◆ **Data records**
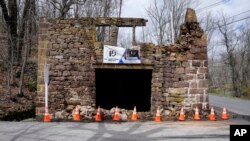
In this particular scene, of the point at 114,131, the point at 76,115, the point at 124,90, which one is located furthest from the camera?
the point at 124,90

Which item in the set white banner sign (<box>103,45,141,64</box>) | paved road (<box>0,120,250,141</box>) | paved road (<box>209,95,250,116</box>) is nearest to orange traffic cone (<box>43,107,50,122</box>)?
paved road (<box>0,120,250,141</box>)

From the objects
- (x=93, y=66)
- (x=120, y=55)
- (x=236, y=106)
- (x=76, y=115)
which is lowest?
(x=236, y=106)

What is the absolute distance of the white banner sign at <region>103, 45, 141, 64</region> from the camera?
20.0m

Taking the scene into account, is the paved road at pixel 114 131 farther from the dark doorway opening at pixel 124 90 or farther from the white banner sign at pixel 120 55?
the dark doorway opening at pixel 124 90

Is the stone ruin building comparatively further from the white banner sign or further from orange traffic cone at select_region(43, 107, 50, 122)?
orange traffic cone at select_region(43, 107, 50, 122)

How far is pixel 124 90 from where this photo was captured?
→ 2614 centimetres

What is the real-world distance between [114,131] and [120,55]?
227 inches

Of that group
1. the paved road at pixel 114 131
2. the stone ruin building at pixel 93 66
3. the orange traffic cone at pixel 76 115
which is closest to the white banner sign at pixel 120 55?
the stone ruin building at pixel 93 66

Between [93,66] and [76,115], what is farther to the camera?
[93,66]

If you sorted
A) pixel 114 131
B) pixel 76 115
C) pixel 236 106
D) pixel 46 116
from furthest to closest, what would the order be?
pixel 236 106 → pixel 76 115 → pixel 46 116 → pixel 114 131

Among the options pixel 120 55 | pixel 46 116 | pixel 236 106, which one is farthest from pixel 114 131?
pixel 236 106

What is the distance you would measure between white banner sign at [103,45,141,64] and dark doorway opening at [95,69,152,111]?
359 centimetres

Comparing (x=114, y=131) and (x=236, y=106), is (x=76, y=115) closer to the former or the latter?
(x=114, y=131)

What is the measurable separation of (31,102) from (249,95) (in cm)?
2872
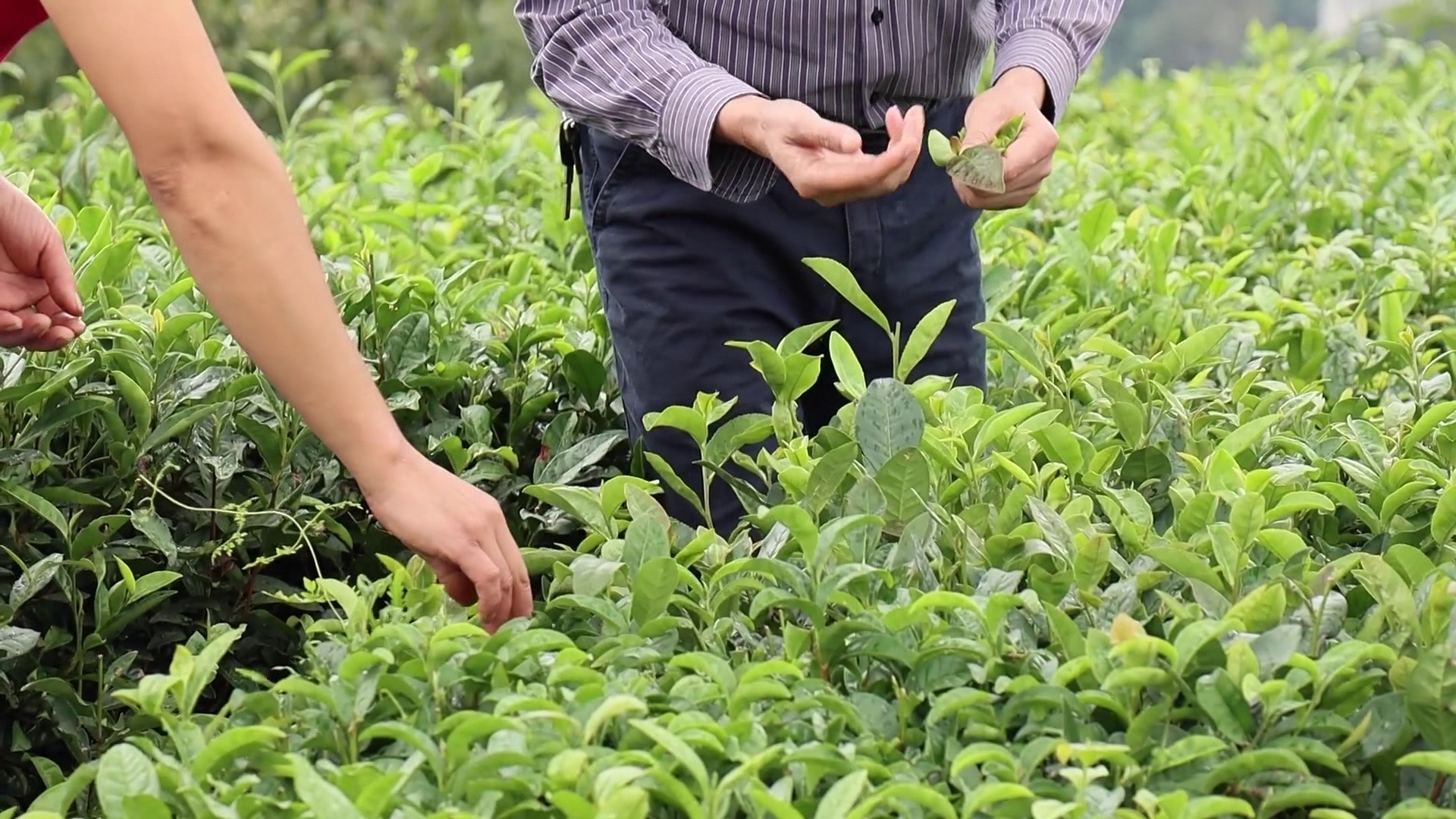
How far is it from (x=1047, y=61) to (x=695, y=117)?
1.96 feet

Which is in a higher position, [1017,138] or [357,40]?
[1017,138]

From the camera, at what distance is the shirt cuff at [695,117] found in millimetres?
2414

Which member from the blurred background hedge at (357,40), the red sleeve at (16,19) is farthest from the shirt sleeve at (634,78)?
the blurred background hedge at (357,40)

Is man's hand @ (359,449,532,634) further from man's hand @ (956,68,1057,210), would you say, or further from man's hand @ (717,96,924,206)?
man's hand @ (956,68,1057,210)

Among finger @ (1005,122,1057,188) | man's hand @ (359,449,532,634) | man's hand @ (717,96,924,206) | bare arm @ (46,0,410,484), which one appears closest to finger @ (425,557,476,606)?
man's hand @ (359,449,532,634)

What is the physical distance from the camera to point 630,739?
1555mm

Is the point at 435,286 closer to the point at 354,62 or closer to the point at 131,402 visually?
the point at 131,402

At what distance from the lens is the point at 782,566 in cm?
173

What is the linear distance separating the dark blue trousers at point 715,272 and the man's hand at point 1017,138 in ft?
0.80

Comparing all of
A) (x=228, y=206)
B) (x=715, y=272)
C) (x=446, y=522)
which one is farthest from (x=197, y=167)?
(x=715, y=272)

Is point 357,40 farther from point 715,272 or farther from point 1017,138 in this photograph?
point 1017,138

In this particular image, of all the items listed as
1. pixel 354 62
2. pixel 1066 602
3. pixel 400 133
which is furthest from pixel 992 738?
pixel 354 62

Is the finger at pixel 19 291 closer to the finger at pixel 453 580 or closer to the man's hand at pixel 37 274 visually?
the man's hand at pixel 37 274

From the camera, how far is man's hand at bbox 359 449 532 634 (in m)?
1.83
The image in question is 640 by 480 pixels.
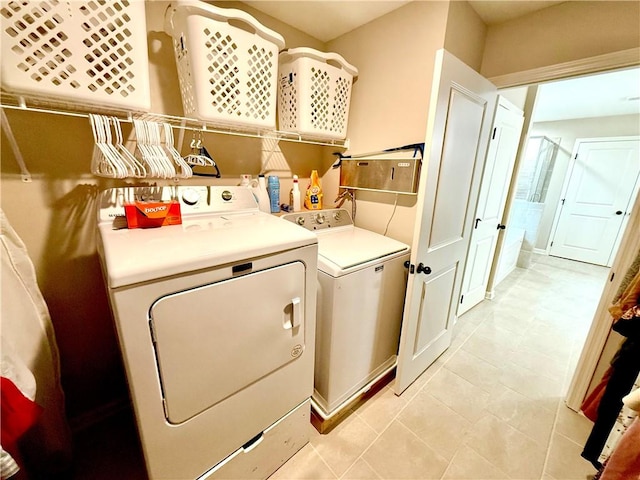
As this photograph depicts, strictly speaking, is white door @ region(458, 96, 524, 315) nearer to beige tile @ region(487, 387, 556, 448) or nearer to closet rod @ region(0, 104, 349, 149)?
beige tile @ region(487, 387, 556, 448)

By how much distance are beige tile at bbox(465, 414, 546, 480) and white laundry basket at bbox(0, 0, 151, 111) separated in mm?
2452

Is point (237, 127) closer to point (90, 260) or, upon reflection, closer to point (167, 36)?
point (167, 36)

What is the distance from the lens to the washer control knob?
119cm

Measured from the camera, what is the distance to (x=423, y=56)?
146 centimetres

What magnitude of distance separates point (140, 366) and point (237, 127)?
1.16 meters

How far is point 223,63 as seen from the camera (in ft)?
3.69

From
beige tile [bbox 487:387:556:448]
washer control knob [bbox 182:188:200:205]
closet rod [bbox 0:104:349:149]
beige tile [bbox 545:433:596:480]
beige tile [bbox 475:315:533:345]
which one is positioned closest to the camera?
closet rod [bbox 0:104:349:149]

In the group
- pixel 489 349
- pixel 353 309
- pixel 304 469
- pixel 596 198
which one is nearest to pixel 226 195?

◆ **Required task**
Set down every one of the lines above word for word, leaving out the pictures.

◆ **Written answer**
In this particular scene, of the point at 114,131, the point at 76,115, the point at 124,90, which one is located furthest from the camera?
the point at 124,90

Which item in the set white banner sign (<box>103,45,141,64</box>) | paved road (<box>0,120,250,141</box>) | paved road (<box>209,95,250,116</box>) is nearest to orange traffic cone (<box>43,107,50,122</box>)?
paved road (<box>0,120,250,141</box>)

From the objects
- (x=93, y=66)
- (x=120, y=55)
- (x=236, y=106)
- (x=76, y=115)
which is lowest?
(x=236, y=106)

What is the absolute distance of the white banner sign at <region>103, 45, 141, 64</region> from the camera?
20.0m

Taking the scene into account, is the paved road at pixel 114 131 farther from the dark doorway opening at pixel 124 90 or farther from the white banner sign at pixel 120 55?
the dark doorway opening at pixel 124 90

Is the stone ruin building comparatively further from the white banner sign or further from orange traffic cone at select_region(43, 107, 50, 122)?
orange traffic cone at select_region(43, 107, 50, 122)

How far is pixel 124 90 from where this photo was captured?
→ 2614 centimetres

What is the real-world distance between [114,131] and [120,55]?
227 inches

Of that group
1. the paved road at pixel 114 131
2. the stone ruin building at pixel 93 66
3. the orange traffic cone at pixel 76 115
which is closest to the white banner sign at pixel 120 55?
the stone ruin building at pixel 93 66

Between [93,66] and [76,115], what is farther to the camera?
[93,66]

If you sorted
A) pixel 114 131
B) pixel 76 115
C) pixel 236 106
D) pixel 46 116
from furthest to closest, what would the order be?
pixel 236 106 → pixel 76 115 → pixel 46 116 → pixel 114 131

Among the options pixel 120 55 | pixel 46 116 | pixel 236 106, which one is farthest from pixel 114 131?
pixel 236 106

What is the distance you would measure between white banner sign at [103,45,141,64] and dark doorway opening at [95,69,152,111]?
359 centimetres

Comparing (x=114, y=131) and (x=236, y=106), is (x=76, y=115) closer to the former or the latter?
(x=114, y=131)

What is the measurable separation of (31,102) from (249,95) (in cm)?
2872
How far is it from (x=1047, y=61) to (x=695, y=117)?
1.96 feet

Which is in a higher position, [1017,138] or [357,40]?
[1017,138]

From the camera, at what distance is the shirt cuff at [695,117] found in millimetres?
2414

Which member from the blurred background hedge at (357,40), the red sleeve at (16,19) is farthest from the shirt sleeve at (634,78)?
the blurred background hedge at (357,40)

Is man's hand @ (359,449,532,634) further from man's hand @ (956,68,1057,210), would you say, or further from man's hand @ (717,96,924,206)?
man's hand @ (956,68,1057,210)

Among finger @ (1005,122,1057,188) | man's hand @ (359,449,532,634) | man's hand @ (717,96,924,206) | bare arm @ (46,0,410,484), which one appears closest to finger @ (425,557,476,606)?
man's hand @ (359,449,532,634)

What is the physical distance from the camera to point 630,739?
1555mm

Is the point at 435,286 closer to the point at 354,62 or closer to the point at 131,402 visually?
the point at 131,402

At what distance from the lens is the point at 782,566 in cm?
173

What is the linear distance separating the dark blue trousers at point 715,272 and the man's hand at point 1017,138 in ft?
0.80

Comparing all of
A) (x=228, y=206)
B) (x=715, y=272)
C) (x=446, y=522)
which one is farthest from (x=197, y=167)?
(x=715, y=272)

Is point 357,40 farther from point 715,272 or farther from point 1017,138 in this photograph?
point 1017,138

In this particular image, of all the items listed as
1. pixel 354 62
2. pixel 1066 602
3. pixel 400 133
which is furthest from pixel 992 738?
pixel 354 62

Is the finger at pixel 19 291 closer to the finger at pixel 453 580 or closer to the man's hand at pixel 37 274 visually?
the man's hand at pixel 37 274

From the camera, how far is man's hand at bbox 359 449 532 634 (in m)?
1.83
The image in question is 640 by 480 pixels.
As this photograph depicts, strictly speaking, is white door @ region(458, 96, 524, 315) nearer to beige tile @ region(487, 387, 556, 448) or nearer to closet rod @ region(0, 104, 349, 149)?
beige tile @ region(487, 387, 556, 448)

By how much distance are beige tile at bbox(465, 414, 546, 480) and white laundry basket at bbox(0, 0, 151, 111) separated in mm?
2452

Is point (237, 127) closer to point (90, 260) or, upon reflection, closer to point (167, 36)?
point (167, 36)

What is the distance from the lens to the washer control knob?
119cm

Measured from the camera, what is the distance to (x=423, y=56)?
146 centimetres

What magnitude of distance separates point (140, 366) and point (237, 127)?
1.16 meters

How far is point 223,63 as seen from the camera (in ft)?
3.69

From
beige tile [bbox 487:387:556:448]
washer control knob [bbox 182:188:200:205]
closet rod [bbox 0:104:349:149]
beige tile [bbox 545:433:596:480]
beige tile [bbox 475:315:533:345]
which one is positioned closest to the camera?
closet rod [bbox 0:104:349:149]

In the group
- pixel 489 349
- pixel 353 309
- pixel 304 469
- pixel 596 198
which one is nearest to pixel 226 195?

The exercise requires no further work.